> **Description of the task**
All of the data is to be copied without a single change.

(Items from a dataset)

>>>>>

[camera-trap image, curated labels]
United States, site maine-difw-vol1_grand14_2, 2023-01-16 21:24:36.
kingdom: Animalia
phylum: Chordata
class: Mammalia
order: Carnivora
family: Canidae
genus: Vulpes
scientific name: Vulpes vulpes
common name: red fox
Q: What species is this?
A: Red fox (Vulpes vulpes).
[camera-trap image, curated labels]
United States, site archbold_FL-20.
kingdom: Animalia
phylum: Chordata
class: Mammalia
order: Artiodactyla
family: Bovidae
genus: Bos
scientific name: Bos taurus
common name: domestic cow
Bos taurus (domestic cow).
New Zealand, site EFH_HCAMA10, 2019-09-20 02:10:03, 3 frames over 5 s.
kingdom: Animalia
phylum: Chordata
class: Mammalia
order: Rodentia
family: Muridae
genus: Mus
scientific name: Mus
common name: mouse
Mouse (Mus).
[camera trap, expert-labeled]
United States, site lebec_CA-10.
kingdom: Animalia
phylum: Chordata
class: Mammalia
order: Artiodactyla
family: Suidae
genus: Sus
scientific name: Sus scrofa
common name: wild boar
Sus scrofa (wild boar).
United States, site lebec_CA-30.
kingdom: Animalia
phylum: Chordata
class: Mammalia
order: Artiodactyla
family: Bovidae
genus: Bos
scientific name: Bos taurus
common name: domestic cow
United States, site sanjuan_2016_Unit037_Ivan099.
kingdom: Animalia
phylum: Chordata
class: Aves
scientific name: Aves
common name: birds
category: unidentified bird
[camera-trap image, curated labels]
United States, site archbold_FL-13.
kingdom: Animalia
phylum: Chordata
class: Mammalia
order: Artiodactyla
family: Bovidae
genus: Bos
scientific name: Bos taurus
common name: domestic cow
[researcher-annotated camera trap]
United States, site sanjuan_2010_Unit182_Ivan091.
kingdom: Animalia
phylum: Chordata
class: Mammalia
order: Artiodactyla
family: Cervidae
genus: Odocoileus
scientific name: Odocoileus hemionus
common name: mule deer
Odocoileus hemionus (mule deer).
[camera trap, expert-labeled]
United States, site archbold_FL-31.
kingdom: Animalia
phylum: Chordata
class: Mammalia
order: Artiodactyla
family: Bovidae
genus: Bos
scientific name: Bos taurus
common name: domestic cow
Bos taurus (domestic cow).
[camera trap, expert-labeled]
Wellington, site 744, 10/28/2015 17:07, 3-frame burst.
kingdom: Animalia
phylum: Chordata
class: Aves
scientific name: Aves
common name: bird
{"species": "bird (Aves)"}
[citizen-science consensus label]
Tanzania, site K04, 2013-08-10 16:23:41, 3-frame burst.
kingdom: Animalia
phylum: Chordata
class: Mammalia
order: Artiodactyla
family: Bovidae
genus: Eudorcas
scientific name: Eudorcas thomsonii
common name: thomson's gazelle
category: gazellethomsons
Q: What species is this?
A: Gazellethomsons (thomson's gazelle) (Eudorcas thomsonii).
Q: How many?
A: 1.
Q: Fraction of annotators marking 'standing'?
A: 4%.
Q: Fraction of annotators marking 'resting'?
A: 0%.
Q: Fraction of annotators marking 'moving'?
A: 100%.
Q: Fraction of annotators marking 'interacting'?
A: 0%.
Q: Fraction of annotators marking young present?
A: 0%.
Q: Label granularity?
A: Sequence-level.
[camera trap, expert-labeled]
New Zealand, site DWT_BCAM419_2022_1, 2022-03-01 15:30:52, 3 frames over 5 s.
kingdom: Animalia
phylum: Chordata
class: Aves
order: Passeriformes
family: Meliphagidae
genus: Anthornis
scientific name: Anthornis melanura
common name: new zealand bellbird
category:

<<<<<

> **Result of the exercise**
[camera-trap image, curated labels]
United States, site maine-difw-vol1_grand14_2, 2023-01-16 21:24:36.
kingdom: Animalia
phylum: Chordata
class: Mammalia
order: Carnivora
family: Canidae
genus: Vulpes
scientific name: Vulpes vulpes
common name: red fox
Q: What species is this?
A: Red fox (Vulpes vulpes).
[camera-trap image, curated labels]
United States, site archbold_FL-20.
kingdom: Animalia
phylum: Chordata
class: Mammalia
order: Artiodactyla
family: Bovidae
genus: Bos
scientific name: Bos taurus
common name: domestic cow
Bos taurus (domestic cow).
New Zealand, site EFH_HCAMA10, 2019-09-20 02:10:03, 3 frames over 5 s.
kingdom: Animalia
phylum: Chordata
class: Mammalia
order: Rodentia
family: Muridae
genus: Mus
scientific name: Mus
common name: mouse
Mouse (Mus).
[camera trap, expert-labeled]
United States, site lebec_CA-10.
kingdom: Animalia
phylum: Chordata
class: Mammalia
order: Artiodactyla
family: Suidae
genus: Sus
scientific name: Sus scrofa
common name: wild boar
Sus scrofa (wild boar).
United States, site lebec_CA-30.
kingdom: Animalia
phylum: Chordata
class: Mammalia
order: Artiodactyla
family: Bovidae
genus: Bos
scientific name: Bos taurus
common name: domestic cow
United States, site sanjuan_2016_Unit037_Ivan099.
kingdom: Animalia
phylum: Chordata
class: Aves
scientific name: Aves
common name: birds
category: unidentified bird
[camera-trap image, curated labels]
United States, site archbold_FL-13.
kingdom: Animalia
phylum: Chordata
class: Mammalia
order: Artiodactyla
family: Bovidae
genus: Bos
scientific name: Bos taurus
common name: domestic cow
[researcher-annotated camera trap]
United States, site sanjuan_2010_Unit182_Ivan091.
kingdom: Animalia
phylum: Chordata
class: Mammalia
order: Artiodactyla
family: Cervidae
genus: Odocoileus
scientific name: Odocoileus hemionus
common name: mule deer
Odocoileus hemionus (mule deer).
[camera trap, expert-labeled]
United States, site archbold_FL-31.
kingdom: Animalia
phylum: Chordata
class: Mammalia
order: Artiodactyla
family: Bovidae
genus: Bos
scientific name: Bos taurus
common name: domestic cow
Bos taurus (domestic cow).
[camera trap, expert-labeled]
Wellington, site 744, 10/28/2015 17:07, 3-frame burst.
kingdom: Animalia
phylum: Chordata
class: Aves
scientific name: Aves
common name: bird
{"species": "bird (Aves)"}
[citizen-science consensus label]
Tanzania, site K04, 2013-08-10 16:23:41, 3-frame burst.
kingdom: Animalia
phylum: Chordata
class: Mammalia
order: Artiodactyla
family: Bovidae
genus: Eudorcas
scientific name: Eudorcas thomsonii
common name: thomson's gazelle
category: gazellethomsons
Q: What species is this?
A: Gazellethomsons (thomson's gazelle) (Eudorcas thomsonii).
Q: How many?
A: 1.
Q: Fraction of annotators marking 'standing'?
A: 4%.
Q: Fraction of annotators marking 'resting'?
A: 0%.
Q: Fraction of annotators marking 'moving'?
A: 100%.
Q: Fraction of annotators marking 'interacting'?
A: 0%.
Q: Fraction of annotators marking young present?
A: 0%.
Q: Label granularity?
A: Sequence-level.
[camera trap, expert-labeled]
New Zealand, site DWT_BCAM419_2022_1, 2022-03-01 15:30:52, 3 frames over 5 s.
kingdom: Animalia
phylum: Chordata
class: Aves
order: Passeriformes
family: Meliphagidae
genus: Anthornis
scientific name: Anthornis melanura
common name: new zealand bellbird
category:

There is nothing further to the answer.